Is it one of those “food movies” like Big Night?  Yes, but only in the sense that the food, as art, stands in contrast to the old art forms like painting represented by the Recchi family.  The dishes are created only as needed for the event, and are consumed, although sometimes cherished, but then they are gone.  The chef must then create again.  

Betta returns from school in London, and will have an exhibit in Nice.  Emma goes to San Remo on the way to Nice to visit her daughter, and sees Antonio.  She impulsively follows him, loses her nerve and stops, then changes her mind and continues on.  She is human; she has fears and doubts.  She bumps into him after losing sight of him, and accepts an invitation to the land where the restaurant will go. As Antonio drives her in his truck, the camera is directed straight ahead in the character’s point of view.  We are familiar with this sensation, turning neither to the left nor to the right for fear that moving will break the spell.  If one of them regains their senses, the affair and the magic will be gone.  

There is also a scene from Antonio’s point of view.  Antonio, having met Emma Recchi at her home, sees her enter his restaurant.  She drops her bags and they passionately kiss.  When they are interrupted by her son Edo, the viewer thinks that the couple is caught, until it is shown that the entire scene was the Antonio’s fantasy.  Not only do we understand his state of mind in regards to Emma, we feel his fear at being discovered. 


When they make love, it’s filmed quite explicitly.  The sex is there because it’s important.  It’s important to Emma, and it’s messy and not precious about the naughty bits.  By filming explicitly and by using extreme close up, the director pulls in the audience to the characters’ points of view rather than keeping the voyeuristic distance.

They are of course discovered.  Antonio makes a fatal mistake by serving Edo’s favorite dish.  Only Emma could have taught him how to prepare it, so Edo puts that together with the other snippets of clues to deduce what has happened.  They shout at each other in Russian.  The betrayal is not against Emma’s husband so much as it is against her son.  She has kept secrets and has done this with his friend.  There is a tragic death.

Before the first dinner party, Emma’s husband Tancredi helps Emma get her jewelry on, as if he’s girding her for battle.  In the countryside, Antonio helps her off with her shoes, her clothes and her jewelry. She sheds her identity as a Recchi.  At the end of the film, after she has fled the graveside, Tancredi helps her put her shoes back on.   But this circle does not close.  She tells him, “I love Antonio,” as taut as a violin string, and he says she does not exist.  She flees.  She literally runs into the house and begins to throw her belongings together.  Without a word, sobbing, her trusted housekeeper, perhaps her best friend, helps her. 
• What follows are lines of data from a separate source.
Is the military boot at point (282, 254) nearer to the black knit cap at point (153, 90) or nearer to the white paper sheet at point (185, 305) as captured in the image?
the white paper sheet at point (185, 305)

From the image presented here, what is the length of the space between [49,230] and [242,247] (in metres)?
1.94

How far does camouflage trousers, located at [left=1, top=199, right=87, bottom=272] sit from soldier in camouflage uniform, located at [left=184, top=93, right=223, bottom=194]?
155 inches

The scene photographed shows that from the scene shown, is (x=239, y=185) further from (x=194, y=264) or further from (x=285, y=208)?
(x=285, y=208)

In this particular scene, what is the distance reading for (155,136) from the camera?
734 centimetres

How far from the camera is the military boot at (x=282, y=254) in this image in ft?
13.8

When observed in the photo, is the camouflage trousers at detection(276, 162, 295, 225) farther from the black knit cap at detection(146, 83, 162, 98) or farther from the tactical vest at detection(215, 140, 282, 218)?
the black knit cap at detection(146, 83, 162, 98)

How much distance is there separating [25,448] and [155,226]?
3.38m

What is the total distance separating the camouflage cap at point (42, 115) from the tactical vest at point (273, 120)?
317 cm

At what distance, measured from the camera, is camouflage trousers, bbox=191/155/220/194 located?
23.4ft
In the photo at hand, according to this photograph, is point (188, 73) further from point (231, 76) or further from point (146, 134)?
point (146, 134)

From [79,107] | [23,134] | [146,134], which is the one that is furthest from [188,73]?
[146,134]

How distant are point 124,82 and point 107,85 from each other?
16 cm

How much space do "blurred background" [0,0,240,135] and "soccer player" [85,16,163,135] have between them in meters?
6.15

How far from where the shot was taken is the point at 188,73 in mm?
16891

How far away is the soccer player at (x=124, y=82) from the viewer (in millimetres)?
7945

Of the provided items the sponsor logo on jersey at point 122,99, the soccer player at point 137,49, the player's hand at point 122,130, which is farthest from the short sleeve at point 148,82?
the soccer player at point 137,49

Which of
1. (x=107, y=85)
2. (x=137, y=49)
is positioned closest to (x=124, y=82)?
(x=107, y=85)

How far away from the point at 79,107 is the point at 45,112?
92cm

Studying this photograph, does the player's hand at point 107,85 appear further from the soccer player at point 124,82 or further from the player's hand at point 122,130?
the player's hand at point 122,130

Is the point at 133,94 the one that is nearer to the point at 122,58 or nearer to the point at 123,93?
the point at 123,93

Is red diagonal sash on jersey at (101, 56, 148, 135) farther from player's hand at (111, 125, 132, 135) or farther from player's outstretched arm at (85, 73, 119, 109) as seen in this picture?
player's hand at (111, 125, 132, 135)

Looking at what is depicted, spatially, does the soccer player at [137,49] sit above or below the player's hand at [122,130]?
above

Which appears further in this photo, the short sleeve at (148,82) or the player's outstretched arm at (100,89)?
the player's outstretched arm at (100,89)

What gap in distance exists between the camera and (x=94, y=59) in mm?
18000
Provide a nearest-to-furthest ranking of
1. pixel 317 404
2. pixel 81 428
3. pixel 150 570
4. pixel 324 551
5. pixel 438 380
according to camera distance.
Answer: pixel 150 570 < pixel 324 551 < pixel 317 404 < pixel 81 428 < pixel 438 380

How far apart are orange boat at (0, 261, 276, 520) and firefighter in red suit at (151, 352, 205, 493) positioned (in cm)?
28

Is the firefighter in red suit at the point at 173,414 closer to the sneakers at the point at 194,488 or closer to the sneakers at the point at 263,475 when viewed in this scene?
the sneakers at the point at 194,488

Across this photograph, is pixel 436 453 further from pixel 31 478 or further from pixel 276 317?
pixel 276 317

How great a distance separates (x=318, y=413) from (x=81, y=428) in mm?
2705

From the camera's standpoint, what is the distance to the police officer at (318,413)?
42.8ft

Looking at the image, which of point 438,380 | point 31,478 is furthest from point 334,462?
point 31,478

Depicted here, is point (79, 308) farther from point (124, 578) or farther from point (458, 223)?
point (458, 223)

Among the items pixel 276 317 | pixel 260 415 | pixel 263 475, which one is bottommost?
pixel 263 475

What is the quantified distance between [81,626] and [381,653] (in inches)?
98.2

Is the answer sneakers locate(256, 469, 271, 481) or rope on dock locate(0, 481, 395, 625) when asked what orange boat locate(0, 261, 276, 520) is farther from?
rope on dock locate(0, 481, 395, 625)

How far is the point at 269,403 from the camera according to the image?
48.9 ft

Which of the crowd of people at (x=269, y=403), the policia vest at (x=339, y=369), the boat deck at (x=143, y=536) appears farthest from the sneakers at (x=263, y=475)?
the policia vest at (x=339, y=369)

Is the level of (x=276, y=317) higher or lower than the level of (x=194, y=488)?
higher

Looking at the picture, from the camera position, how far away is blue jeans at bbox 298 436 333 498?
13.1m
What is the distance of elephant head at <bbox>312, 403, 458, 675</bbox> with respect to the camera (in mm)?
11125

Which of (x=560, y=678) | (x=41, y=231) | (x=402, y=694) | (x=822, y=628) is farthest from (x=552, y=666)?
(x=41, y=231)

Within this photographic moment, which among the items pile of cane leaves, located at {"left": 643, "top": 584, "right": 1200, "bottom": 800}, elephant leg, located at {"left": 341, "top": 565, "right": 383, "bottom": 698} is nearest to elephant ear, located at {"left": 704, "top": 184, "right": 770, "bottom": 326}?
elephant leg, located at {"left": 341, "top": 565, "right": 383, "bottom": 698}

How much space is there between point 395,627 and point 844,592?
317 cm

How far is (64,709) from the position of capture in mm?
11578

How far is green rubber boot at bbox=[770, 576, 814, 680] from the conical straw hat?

Ebert famously says that it is not what it is about, but rather it is about HOW it is about what it is about.  This film is one of those slow European films that Sarah Palin complained about, and it is nearly perfect. I haven’t even gotten into the surprises—Rori speaks flawless English.  Do the Recchi’s have a history of importing their wives?  Tilda Swinton is mocked as some sort of alien from another planet with her extraordinary height and features.  Her alien-ness serves her well in a role of otherness, but  it’s her talent that serves her in a role of tenderness and passion.

2 comments:

Carl Nelson said...

Good review. It sounds visually delicious.

Machelle said...

Thanks, Carl. It really is. And I didn't even get into Tilda Swinton's performance. Amazing.